Mentre invece l’attrazione di investimenti si è posto come problematica riguardante tutto il Paese, piuttosto che in modo particolare il Mezzogiorno, area nella quale mancano all’appello oltre tre milioni di posti di lavoro.   

Anche sul sistema della spesa delle risorse, se centralistico o dal basso, non sembra vi sia accordo. E mentre i responsabili delle precedenti politiche sul Sud continuano a dare le loro ricette fallite dello sviluppo dal basso, con i fondi spesso intercettati dalle classi dominanti estrattive locali, che ne hanno fatto strumento per accaparrarsi risorse per le proprie clientele, i territori, anche con il movimento dei sindaci, pretendono un maggior coinvolgimento che potrebbe essere estremamente pericoloso.
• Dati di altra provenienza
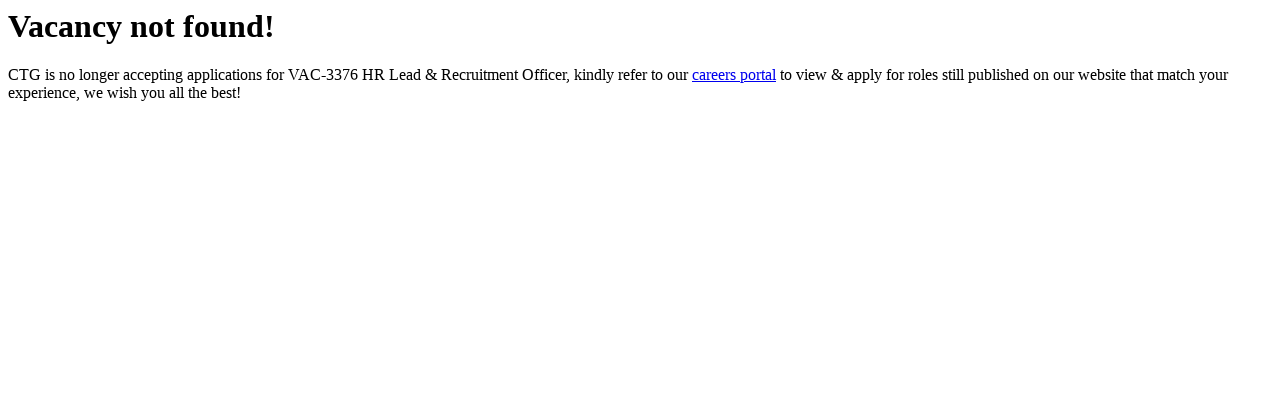

--- FILE ---
content_type: text/html; charset=utf-8
request_url: https://app.tayohr.io/jobs/detail/vac-3376-hr-lead-recruitment-officer-549
body_size: -74
content:

            <div id="wrap">
                <div class="oe_structure oe_empty">
                    <div class="container">
                        <h1 class="mt32">Vacancy not found!</h1>
                        <p>CTG is no longer accepting applications for VAC-3376 HR Lead &amp; Recruitment Officer, kindly refer to our <a href="/jobs">careers portal</a> to view & apply for roles still published on our website that match your experience, we wish you all the best!</p>
                    </div>
                </div>
            </div>
        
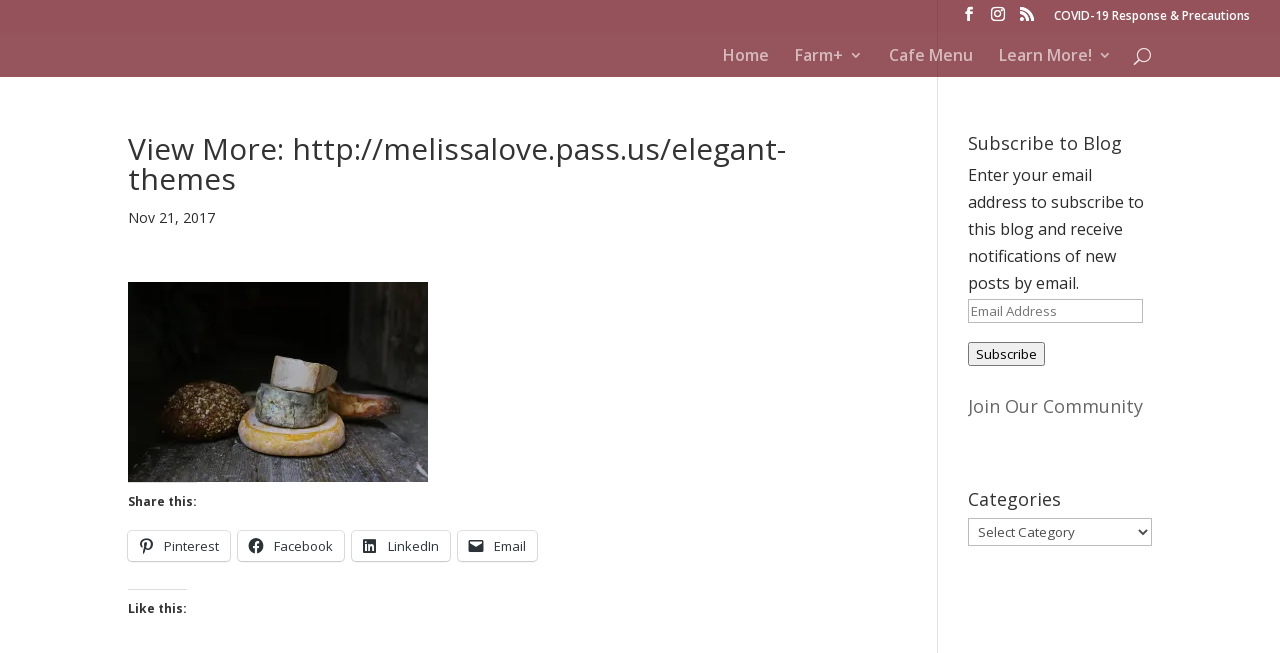

--- FILE ---
content_type: text/plain
request_url: https://www.google-analytics.com/j/collect?v=1&_v=j102d&a=793969074&t=pageview&_s=1&dl=https%3A%2F%2Fwww.nezinscotfarm.com%2Fview-more-http-melissalove-pass-us-elegant-themes-15%2F&ul=en-us%40posix&dt=View%20More%3A%20http%3A%2F%2Fmelissalove.pass.us%2Felegant-themes%20%7C%20Nezinscot%20Farm&sr=1280x720&vp=1280x720&_u=aGBAgEAjAAAAACAAI~&jid=1250604631&gjid=90169421&cid=1549980093.1769112270&tid=UA-46414715-1&_gid=734541034.1769112270&_slc=1&gtm=45He61l2n71NGVR63v71970116za200zd71970116&gcd=13l3l3l3l1l1&dma=0&tag_exp=102015666~103116026~103200004~104527907~104528500~104684208~104684211~105391252~115938466~115938468~116682875~116988316~117041588~117223560&z=2109761850
body_size: -452
content:
2,cG-WVL47BJX66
Infatti il passaggio attraverso le amministrazioni dei Comuni e delle Regioni non è la strada maestra, perché già dimostratasi fallimentare, anche nella capacità di spesa. Mentre serve un centralismo opportuno. L’iniziativa del ministro Brunetta è utile ma i risultati li avremo nel lungo termine, non nel breve: 2800 tecnici per aumentare la capacità progettuale sono determinanti ma gli effetti li avremo nel tempo. Anche se tali professionalità saranno assunte in estate con una procedura lampo, non possono essere utilizzati a breve.

SUD IMPOTENTE

D’altra parte mi pare che la logica sottostante al piano continui a essere quella di investire sulla locomotiva del Paese, che è il Nord. E conveniamo tutti che essa la più facile.
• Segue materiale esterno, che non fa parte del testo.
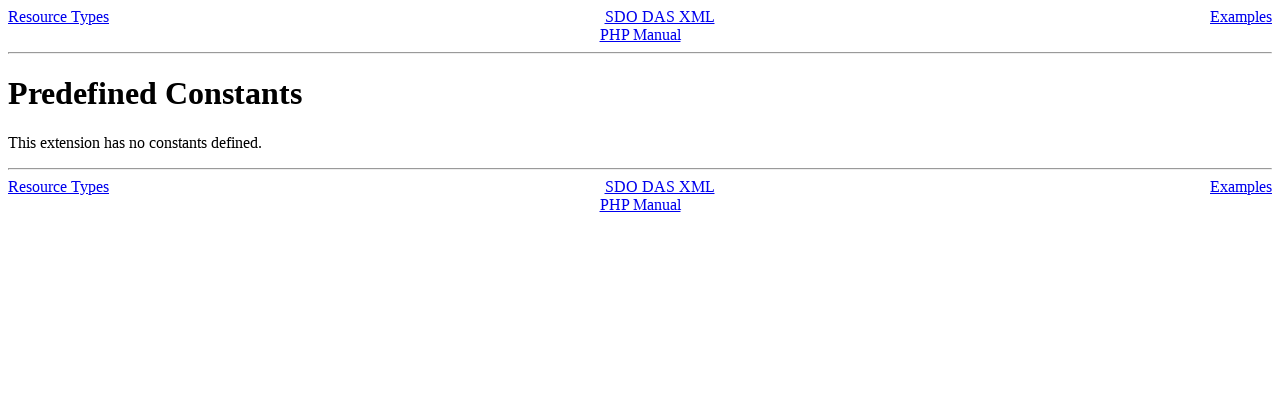

--- FILE ---
content_type: text/html
request_url: http://micmap.org/php-by-example/manual/en/sdo-das-xml.constants.html
body_size: 458
content:
<!DOCTYPE HTML PUBLIC "-//W3C//DTD HTML 4.01 Transitional//EN" "http://www.w3.org/TR/html4/loose.dtd">
<html>
 <head>
  <meta http-equiv="content-type" content="text/html; charset=UTF-8">
  <title>Predefined Constants</title>

 </head>
 <body><div class="manualnavbar" style="text-align: center;">
 <div class="prev" style="text-align: left; float: left;"><a href="sdo-das-xml.resources.html">Resource Types</a></div>
 <div class="next" style="text-align: right; float: right;"><a href="sdo-das-xml.examples.html">Examples</a></div>
 <div class="up"><a href="book.sdo-das-xml.html">SDO DAS XML</a></div>
 <div class="home"><a href="index.html">PHP Manual</a></div>
</div><hr /><div id="sdo-das-xml.constants" class="appendix">
 <h1>Predefined Constants</h1>

 <p class="para">This extension has no constants defined.</p>
</div>
<hr /><div class="manualnavbar" style="text-align: center;">
 <div class="prev" style="text-align: left; float: left;"><a href="sdo-das-xml.resources.html">Resource Types</a></div>
 <div class="next" style="text-align: right; float: right;"><a href="sdo-das-xml.examples.html">Examples</a></div>
 <div class="up"><a href="book.sdo-das-xml.html">SDO DAS XML</a></div>
 <div class="home"><a href="index.html">PHP Manual</a></div>
</div></body></html>
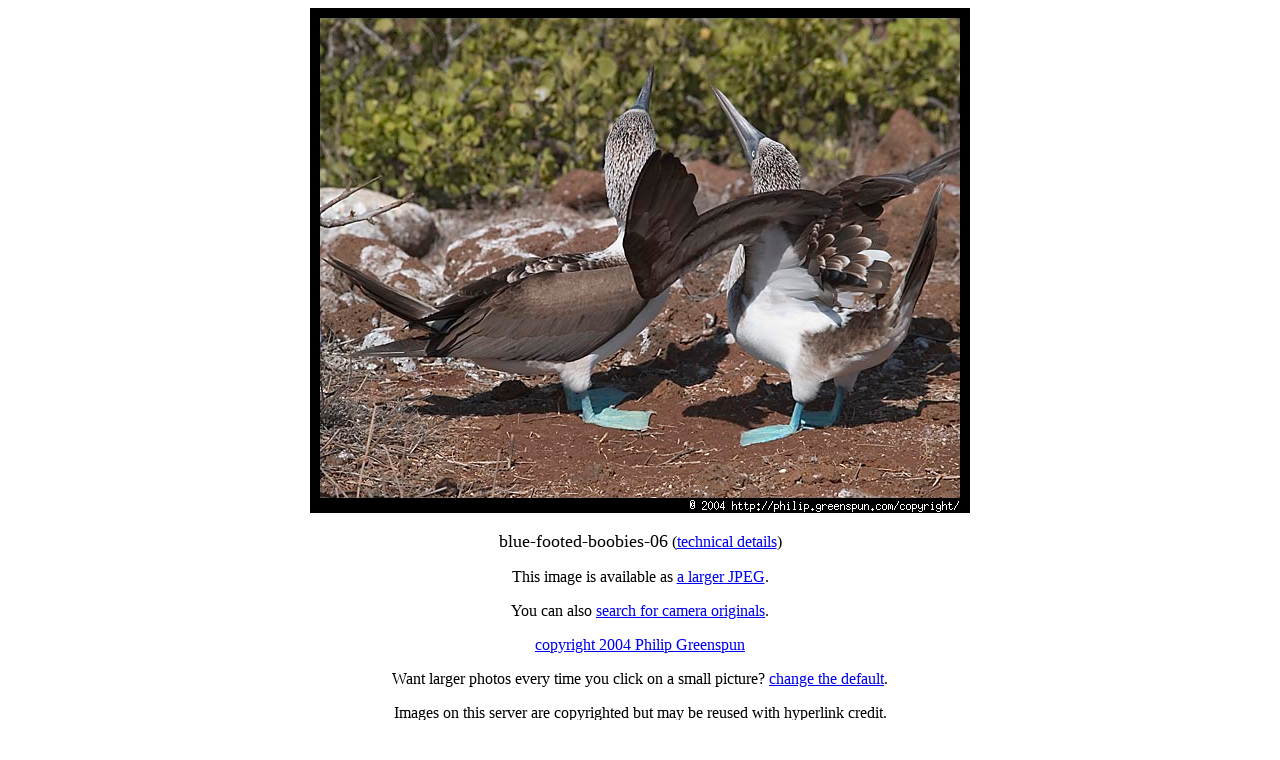

--- FILE ---
content_type: text/html
request_url: http://philip.greenspun.com/images/200404-ecuador-peru/20040429-north-seymour/blue-footed-boobies-06.tcl
body_size: 1021
content:
<html>
<head>
<title>Photograph by Philip Greenspun: blue-footed-boobies-06</title>
<script type="text/javascript">

	var _gaq = _gaq || [];
	_gaq.push(['_setAccount', 'UA-315149-1']);
	_gaq.push(['_trackPageview']);

	(function() {
	    var ga = document.createElement('script'); ga.type = 'text/javascript'; ga.async = true;
	    ga.src = ('https:' == document.location.protocol ? 'https://ssl' : 'http://www') + '.google-analytics.com/ga.js';
	    var s = document.getElementsByTagName('script')[0]; s.parentNode.insertBefore(ga, s);
	})();

</script>
</head>
<body bgcolor=#ffffff text=#000000>
<center>

<img src="blue-footed-boobies-06.3.jpg" width=660 height=505>
<br>
<br>
<font size=+1>blue-footed-boobies-06</font> (<a href="blue-footed-boobies-06.3.jpg.exif">technical details</a>)
<p>
This image is available as <a href="blue-footed-boobies-06.4.jpg">a larger JPEG</a>.
<p>
You can also <a href="/pix/camera-original-find?target_url=%2fimages%2f200404%2decuador%2dperu%2f20040429%2dnorth%2dseymour%2fblue%2dfooted%2dboobies%2d06%2etcl">search for camera originals</a>.
<p>
<a href="/copyright/">copyright 2004 Philip Greenspun</a>
<p>
Want larger photos every time you click on a small picture? <a href="/pix/personalize-thumbnail-targets">change the default</a>.

<P>

Images on this server are copyrighted but may be
reused with hyperlink credit.  

<br>

Please read <a
href="/copyright/">http://philip.greenspun.com/copyright/</a>
for standard terms.
<br><br>
  When reproducing images in print or making personal copies, consistent with the copyright policy, you will probably want to reproduce from the raw camera data: <br><a href="/pix/camera-original-find?target_url=%2fimages%2f200404%2decuador%2dperu%2f20040429%2dnorth%2dseymour%2fblue%2dfooted%2dboobies%2d06%2etcl">search for camera originals</a>

<hr width=200>

<a href="/"><address>philg@mit.edu</address></a>
</center>

</body>
</html>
 Lì trovi progetti pronti, un’idea di sviluppo condivisa, amministrazioni locali adatte a supportare un’idea collettiva di futuro. Tutto quello che manca nel Sud, dove ancora i “capetti”, con monopoli di voti a disposizione, controllano e determinano le azioni e la spesa. Per questo lo sforzo deve partire da quella classe dirigente nazionale che deve imporre lo sviluppo del Sud, perché è quello che serve a tutto il Paese.
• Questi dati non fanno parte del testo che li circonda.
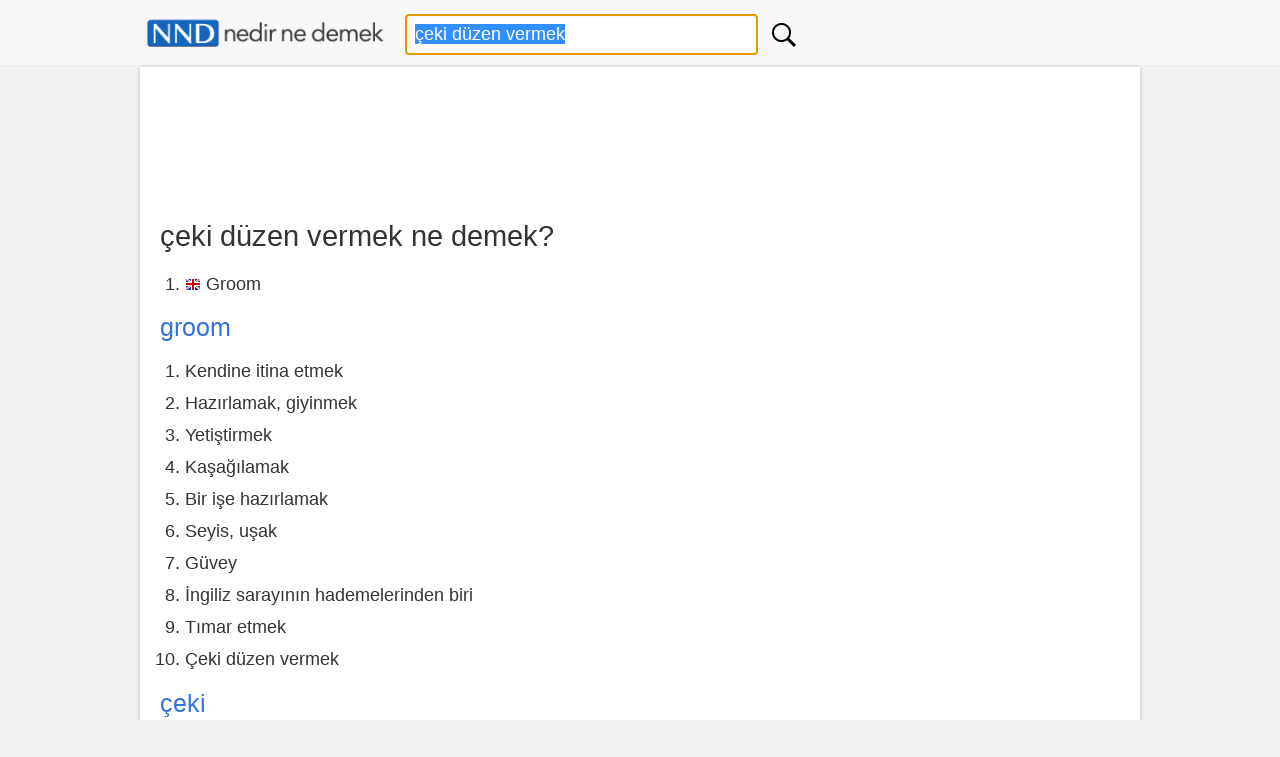

--- FILE ---
content_type: text/html; charset=utf-8
request_url: https://www.google.com/recaptcha/api2/aframe
body_size: 267
content:
<!DOCTYPE HTML><html><head><meta http-equiv="content-type" content="text/html; charset=UTF-8"></head><body><script nonce="Zx6rA98mdqxzZ1Z6rqJmmA">/** Anti-fraud and anti-abuse applications only. See google.com/recaptcha */ try{var clients={'sodar':'https://pagead2.googlesyndication.com/pagead/sodar?'};window.addEventListener("message",function(a){try{if(a.source===window.parent){var b=JSON.parse(a.data);var c=clients[b['id']];if(c){var d=document.createElement('img');d.src=c+b['params']+'&rc='+(localStorage.getItem("rc::a")?sessionStorage.getItem("rc::b"):"");window.document.body.appendChild(d);sessionStorage.setItem("rc::e",parseInt(sessionStorage.getItem("rc::e")||0)+1);localStorage.setItem("rc::h",'1763708388932');}}}catch(b){}});window.parent.postMessage("_grecaptcha_ready", "*");}catch(b){}</script></body></html>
La sensazione, ancora oggi, invece, è che prevalga la politica del “mio giardino di casa”, al di là dei proclami sul Mezzogiorno centrale, validi quanto le grida manzoniane. 

Mentre anche il Sud più propositivo e virtuoso, peraltro in minoranza, non riesce ancora a esprimere un pensiero unico da imporre al Paese, spesso preoccupato anch’esso di mantenere le rendite di posizione da ciascuno conquistate. D’altra parte ci sarà pure una ragione per la quale da 160 anni quella che da tanti veniva ritenuta una problematica affrontabile e risolvibile in tempi umani, la ritroviamo come tema sul quale molto dibattere e poco operare.